• Les Raisons de la colère : Un a venir... qui perd son temps.

     

    Les enfants de l'atome

    Livre I Chapitre 4

    Cycle : les arrache-coeurs (contes et nouvelles du 21 ème siècle)


    " À leur arrivée, ils s'aperçoivent qu'ils ne gagneront jamais beaucoup d'argent car il y a trop de travailleurs et les propriétaires importants de la région ne les respectent pas tandis que les plus petits font faillite. Ils profitent du grand nombre d'émigrants pour baisser les salaires et les familles émigrantes vivent dans des camps de fortune provisoires appelés Hooverville. " John Steinbeck - Les Raisins de la colère (en anglais : The Grapes of Wrath), roman publié en 1939.

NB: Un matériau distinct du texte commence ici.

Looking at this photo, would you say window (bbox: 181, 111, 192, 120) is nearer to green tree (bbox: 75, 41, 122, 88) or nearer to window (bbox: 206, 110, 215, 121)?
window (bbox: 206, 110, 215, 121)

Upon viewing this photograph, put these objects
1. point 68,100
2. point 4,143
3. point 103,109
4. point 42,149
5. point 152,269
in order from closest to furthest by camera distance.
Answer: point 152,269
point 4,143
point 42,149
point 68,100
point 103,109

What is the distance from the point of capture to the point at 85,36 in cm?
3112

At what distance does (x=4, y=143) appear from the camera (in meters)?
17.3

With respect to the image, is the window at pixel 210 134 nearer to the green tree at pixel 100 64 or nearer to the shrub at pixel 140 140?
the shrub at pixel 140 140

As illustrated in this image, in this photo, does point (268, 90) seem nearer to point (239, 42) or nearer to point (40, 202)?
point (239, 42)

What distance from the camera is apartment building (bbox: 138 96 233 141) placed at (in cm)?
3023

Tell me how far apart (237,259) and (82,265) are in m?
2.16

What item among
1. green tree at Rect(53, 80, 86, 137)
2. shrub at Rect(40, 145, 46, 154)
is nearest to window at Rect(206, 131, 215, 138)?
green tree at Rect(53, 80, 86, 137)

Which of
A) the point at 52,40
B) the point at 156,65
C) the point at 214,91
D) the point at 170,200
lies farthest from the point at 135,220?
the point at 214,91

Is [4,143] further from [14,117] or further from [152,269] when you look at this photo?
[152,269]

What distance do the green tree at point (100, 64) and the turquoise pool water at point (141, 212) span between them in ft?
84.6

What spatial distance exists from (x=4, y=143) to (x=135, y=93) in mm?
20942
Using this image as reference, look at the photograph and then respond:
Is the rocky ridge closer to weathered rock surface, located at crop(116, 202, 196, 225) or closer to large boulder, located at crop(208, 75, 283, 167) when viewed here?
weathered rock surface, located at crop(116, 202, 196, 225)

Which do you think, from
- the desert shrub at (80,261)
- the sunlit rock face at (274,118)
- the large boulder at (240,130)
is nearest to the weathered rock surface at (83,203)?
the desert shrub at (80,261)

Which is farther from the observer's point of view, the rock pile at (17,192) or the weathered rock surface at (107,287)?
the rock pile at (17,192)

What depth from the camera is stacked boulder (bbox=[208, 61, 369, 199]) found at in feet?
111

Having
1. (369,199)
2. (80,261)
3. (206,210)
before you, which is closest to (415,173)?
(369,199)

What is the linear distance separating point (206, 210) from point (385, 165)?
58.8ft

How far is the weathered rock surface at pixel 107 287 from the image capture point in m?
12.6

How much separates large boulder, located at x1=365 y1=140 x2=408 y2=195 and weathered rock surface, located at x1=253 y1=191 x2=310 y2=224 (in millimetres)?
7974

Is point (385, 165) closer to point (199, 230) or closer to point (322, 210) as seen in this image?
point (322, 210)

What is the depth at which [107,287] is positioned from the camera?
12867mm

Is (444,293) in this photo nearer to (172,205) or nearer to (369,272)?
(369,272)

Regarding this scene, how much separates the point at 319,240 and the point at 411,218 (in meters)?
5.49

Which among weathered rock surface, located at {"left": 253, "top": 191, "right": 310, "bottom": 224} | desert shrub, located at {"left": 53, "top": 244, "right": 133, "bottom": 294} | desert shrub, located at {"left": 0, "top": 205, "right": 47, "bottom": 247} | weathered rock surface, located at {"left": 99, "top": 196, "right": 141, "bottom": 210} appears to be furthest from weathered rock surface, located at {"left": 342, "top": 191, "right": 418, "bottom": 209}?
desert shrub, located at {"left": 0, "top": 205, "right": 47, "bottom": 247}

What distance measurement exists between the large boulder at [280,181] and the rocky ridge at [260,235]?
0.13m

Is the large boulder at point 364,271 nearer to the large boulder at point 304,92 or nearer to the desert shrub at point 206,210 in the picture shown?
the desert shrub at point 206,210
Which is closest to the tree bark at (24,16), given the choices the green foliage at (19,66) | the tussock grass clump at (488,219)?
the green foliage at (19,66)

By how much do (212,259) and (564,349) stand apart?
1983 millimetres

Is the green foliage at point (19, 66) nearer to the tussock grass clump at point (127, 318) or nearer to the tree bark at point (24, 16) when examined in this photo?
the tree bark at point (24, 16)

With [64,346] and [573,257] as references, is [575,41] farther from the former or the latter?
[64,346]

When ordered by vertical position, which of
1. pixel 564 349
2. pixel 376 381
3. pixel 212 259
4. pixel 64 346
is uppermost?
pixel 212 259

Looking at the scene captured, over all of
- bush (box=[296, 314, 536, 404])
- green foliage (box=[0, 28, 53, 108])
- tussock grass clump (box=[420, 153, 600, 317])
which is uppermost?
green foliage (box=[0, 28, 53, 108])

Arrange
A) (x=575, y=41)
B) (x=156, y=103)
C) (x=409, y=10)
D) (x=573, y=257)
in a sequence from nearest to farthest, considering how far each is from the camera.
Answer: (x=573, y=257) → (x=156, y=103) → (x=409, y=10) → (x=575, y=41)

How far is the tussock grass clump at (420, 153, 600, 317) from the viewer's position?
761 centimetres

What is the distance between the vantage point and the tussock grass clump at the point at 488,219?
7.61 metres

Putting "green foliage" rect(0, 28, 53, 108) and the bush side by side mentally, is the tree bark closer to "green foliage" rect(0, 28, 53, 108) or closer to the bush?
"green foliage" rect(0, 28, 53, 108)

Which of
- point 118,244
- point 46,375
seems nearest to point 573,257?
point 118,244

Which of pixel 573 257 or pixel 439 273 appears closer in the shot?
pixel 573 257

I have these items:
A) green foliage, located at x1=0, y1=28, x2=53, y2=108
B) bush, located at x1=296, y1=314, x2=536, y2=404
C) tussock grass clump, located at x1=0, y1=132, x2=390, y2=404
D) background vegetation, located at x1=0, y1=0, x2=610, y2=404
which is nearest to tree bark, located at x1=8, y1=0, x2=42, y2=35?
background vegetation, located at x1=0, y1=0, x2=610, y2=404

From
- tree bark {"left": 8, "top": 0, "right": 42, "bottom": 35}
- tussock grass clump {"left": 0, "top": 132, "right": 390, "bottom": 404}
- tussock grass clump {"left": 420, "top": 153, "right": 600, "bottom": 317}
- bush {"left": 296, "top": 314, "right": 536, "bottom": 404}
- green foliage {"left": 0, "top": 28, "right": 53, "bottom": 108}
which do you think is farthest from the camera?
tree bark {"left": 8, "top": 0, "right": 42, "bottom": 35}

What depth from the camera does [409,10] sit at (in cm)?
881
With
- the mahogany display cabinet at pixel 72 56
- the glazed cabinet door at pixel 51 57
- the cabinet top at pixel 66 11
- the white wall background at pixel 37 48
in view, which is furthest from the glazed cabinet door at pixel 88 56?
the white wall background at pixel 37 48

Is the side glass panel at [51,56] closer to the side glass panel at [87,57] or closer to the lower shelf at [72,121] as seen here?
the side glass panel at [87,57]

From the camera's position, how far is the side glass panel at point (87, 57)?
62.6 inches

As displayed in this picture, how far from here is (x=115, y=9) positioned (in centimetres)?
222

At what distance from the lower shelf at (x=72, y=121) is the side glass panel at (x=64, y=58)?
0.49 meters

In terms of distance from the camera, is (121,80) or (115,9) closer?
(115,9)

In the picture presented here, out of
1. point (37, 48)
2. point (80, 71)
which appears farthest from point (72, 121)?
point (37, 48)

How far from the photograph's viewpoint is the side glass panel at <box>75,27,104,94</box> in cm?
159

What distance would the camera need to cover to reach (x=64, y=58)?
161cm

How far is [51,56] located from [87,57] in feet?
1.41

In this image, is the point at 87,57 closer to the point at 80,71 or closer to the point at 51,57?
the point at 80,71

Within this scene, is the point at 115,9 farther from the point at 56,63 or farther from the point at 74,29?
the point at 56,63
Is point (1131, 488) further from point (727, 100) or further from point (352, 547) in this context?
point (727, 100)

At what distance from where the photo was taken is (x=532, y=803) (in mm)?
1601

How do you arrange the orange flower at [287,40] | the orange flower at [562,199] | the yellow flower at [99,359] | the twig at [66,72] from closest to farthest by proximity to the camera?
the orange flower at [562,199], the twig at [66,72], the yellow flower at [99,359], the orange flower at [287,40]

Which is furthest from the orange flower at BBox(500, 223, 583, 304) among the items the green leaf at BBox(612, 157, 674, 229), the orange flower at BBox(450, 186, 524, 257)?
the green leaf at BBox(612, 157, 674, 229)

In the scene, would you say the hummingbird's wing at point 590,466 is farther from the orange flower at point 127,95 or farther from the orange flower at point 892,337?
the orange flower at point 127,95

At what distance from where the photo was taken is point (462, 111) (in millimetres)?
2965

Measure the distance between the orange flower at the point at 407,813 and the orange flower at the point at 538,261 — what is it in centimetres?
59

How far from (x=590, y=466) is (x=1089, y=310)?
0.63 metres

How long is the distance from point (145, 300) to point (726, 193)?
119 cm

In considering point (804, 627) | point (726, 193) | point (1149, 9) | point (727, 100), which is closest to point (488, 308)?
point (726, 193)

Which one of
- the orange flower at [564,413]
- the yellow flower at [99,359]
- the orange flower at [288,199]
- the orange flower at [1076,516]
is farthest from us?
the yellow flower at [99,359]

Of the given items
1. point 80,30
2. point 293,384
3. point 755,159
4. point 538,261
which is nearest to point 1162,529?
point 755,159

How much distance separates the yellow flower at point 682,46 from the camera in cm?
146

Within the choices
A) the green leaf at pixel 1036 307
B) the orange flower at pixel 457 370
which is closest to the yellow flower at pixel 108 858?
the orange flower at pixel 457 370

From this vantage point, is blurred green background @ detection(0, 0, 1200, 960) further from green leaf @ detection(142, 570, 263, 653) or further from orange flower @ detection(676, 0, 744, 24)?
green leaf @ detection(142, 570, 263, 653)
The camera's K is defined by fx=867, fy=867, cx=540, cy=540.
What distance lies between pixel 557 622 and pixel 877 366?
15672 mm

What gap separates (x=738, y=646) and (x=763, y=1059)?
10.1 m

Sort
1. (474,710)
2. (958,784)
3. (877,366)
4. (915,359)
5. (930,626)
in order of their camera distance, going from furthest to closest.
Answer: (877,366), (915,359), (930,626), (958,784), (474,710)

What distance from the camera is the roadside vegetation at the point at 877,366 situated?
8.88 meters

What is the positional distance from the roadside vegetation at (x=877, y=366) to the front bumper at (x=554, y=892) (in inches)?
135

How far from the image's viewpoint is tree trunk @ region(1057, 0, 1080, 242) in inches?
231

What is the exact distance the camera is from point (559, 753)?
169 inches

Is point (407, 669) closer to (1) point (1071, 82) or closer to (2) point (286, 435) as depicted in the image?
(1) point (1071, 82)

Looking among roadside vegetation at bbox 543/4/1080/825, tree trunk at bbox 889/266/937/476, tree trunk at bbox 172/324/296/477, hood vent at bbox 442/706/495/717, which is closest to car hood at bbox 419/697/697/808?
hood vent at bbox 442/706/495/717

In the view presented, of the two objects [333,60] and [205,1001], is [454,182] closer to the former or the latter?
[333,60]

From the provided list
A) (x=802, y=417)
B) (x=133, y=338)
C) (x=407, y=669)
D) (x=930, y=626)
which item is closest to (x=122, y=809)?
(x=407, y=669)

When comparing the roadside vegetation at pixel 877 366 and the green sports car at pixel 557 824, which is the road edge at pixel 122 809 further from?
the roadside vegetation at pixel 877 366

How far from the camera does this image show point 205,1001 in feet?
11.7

    N'est pas John Steinbeck qui veut et ce n'est pas la peine de se raconter des histoires, quoi qu'ils disent, les enfants de l’atome ne recevront jamais le prix Pulitzer.

    Voila maintenant 7 ans que la crise économique, financière, spirituelle, sociale sévit en France et ailleurs. Sept longues années de réflexion qui n'aboutissent en finalité qu'à la naissance d'un  souriceau. Si les petits ruisseaux font les grandes rivières, on assiste plutôt à des débats fleuves incapables d'irriguer le cerveau de nos têtes pensantes, clones de la statue de Rodin tant ils prônent l’immobilisme.

    Et le désert avance...

    Pour autant la situation est-elle désespérée ? Évidement non. Alors pourquoi les enfants de l’atome sont-ils exaspérés . Quelles sont donc les raisons de leur colère ?

    Alors qu'ils cherchent du travail, on leur propose que des petits boulots mal payés et encore, quand on leur propose quelque chose. Pendant qu'ils trainent sans espoir d'apercevoir le bout d'un tunnel délabré, ils assistent à la longue agonie des espoirs de leurs géniteurs, qui pour certains, s'impatientent. Ils souhaiteraient tant profiter d'une retraite bien méritée. Mais les nantis, n'ayant rien d'autres à faire que de polluer le net de commentaires qui feraient croire que les citoyens ne sont que des râleurs (mal bien français), fainéants et privilégiés, ont tout intérêt que les choses ne bougent pas. Voir même qu'elles s’aggravent.

    Alors, demain, lorsque le travail ne sera plus qu'un souvenir. Demain, lorsque des camps de fortune accueilleront les survivants de la grande guerre économique qui aura tout dévastée sur son passage. Demain, lorsque l'on prendra conscience que des solutions de bons sens auraient pu être mises en place. Oui, demain... il sera déjà trop tard.

    Les enfants de l'atome n'osent imaginer... n'osent imaginer que les pages d'une nouvelle ère, gouvernée par des esprits tordus s’écrivent sous leurs yeux. Ils n'osent l'imaginer et pourtant, dans une meute, les loups affamés finissent par se dévorer entre eux.

    Reprenant une phrase du livre de John Steinbeck, l'un d'eux s’écria : "Les travailleurs étant exploités, des individus essayent de les faire adhérer à des syndicat." Et tous éclatèrent de rire. Heureusement, si ils avaient perdu la foi du syndicalisme, ils leurs restaient l'humour.